EXERCISE AIM: In the passage on pressure diffusers for washing pulp, what is the wash water carrying chemicals called?

PASSAGE SHOWN:
______
The invention disclosed herein relates generally to pressure diffusers for washing pulp and particularly relates to upper and lower cylindrical bearings between a moving screen assembly and stationary bearing cylinders in the pressure diffuser.
The term “pulp” generally refers to comminuted cellulosic material, such as wood chips that have been processed in a digester to separate the fibers in the wood. Chemicals, e.g., liquor, are injected into the digester vessel to process the pulp. After the pulp is discharged from the digester vessel, the pulp may have residual amounts of chemicals.
The pulp flow from the digester vessel to a pressurized diffuser that washes the pulp to remove the residual chemicals. A pressurized diffuser is typically a large vessel, e.g., 50 feet in height or greater. Pulp with chemicals enters an annular space inside the diffuser. Wash water is injected into the annular space and flows through the pulp to remove the chemicals from the pulp. The wash water with chemicals (referred to as “wash filtrate”) passes from the annular space through slots in an internal screen assembly. The slots allow the wash filtrate to pass through to an internal chamber at the center of the screen assembly. The slots in the screen assembly are too narrow to pass the fibers or other particles in the pulp. The cleaned pulp is typically discharged from the top of the pressurized diffuser. The wash filtrate is typically discharged from a bottom outlet in the pressure diffuser.
______
DATA SHOWN:
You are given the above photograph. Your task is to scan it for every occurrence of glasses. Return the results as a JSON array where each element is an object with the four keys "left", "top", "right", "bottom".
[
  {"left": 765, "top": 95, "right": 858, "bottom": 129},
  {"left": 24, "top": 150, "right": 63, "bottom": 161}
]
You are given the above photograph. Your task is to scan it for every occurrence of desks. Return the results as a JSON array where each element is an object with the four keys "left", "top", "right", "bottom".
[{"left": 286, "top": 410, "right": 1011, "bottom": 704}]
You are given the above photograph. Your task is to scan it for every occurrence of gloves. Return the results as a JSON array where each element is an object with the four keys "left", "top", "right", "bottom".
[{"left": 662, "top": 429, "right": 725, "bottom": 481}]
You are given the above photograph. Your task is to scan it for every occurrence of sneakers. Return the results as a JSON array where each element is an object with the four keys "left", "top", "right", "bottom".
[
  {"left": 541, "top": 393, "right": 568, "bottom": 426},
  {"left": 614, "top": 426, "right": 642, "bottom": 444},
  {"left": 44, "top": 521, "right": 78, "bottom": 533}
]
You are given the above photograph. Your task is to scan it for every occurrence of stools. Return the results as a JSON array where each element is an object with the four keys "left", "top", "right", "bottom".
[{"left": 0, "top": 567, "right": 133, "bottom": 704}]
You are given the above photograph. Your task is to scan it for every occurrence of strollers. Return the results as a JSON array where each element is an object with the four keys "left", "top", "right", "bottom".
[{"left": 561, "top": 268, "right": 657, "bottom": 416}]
______
WRITTEN RESPONSE: Wash filtrate.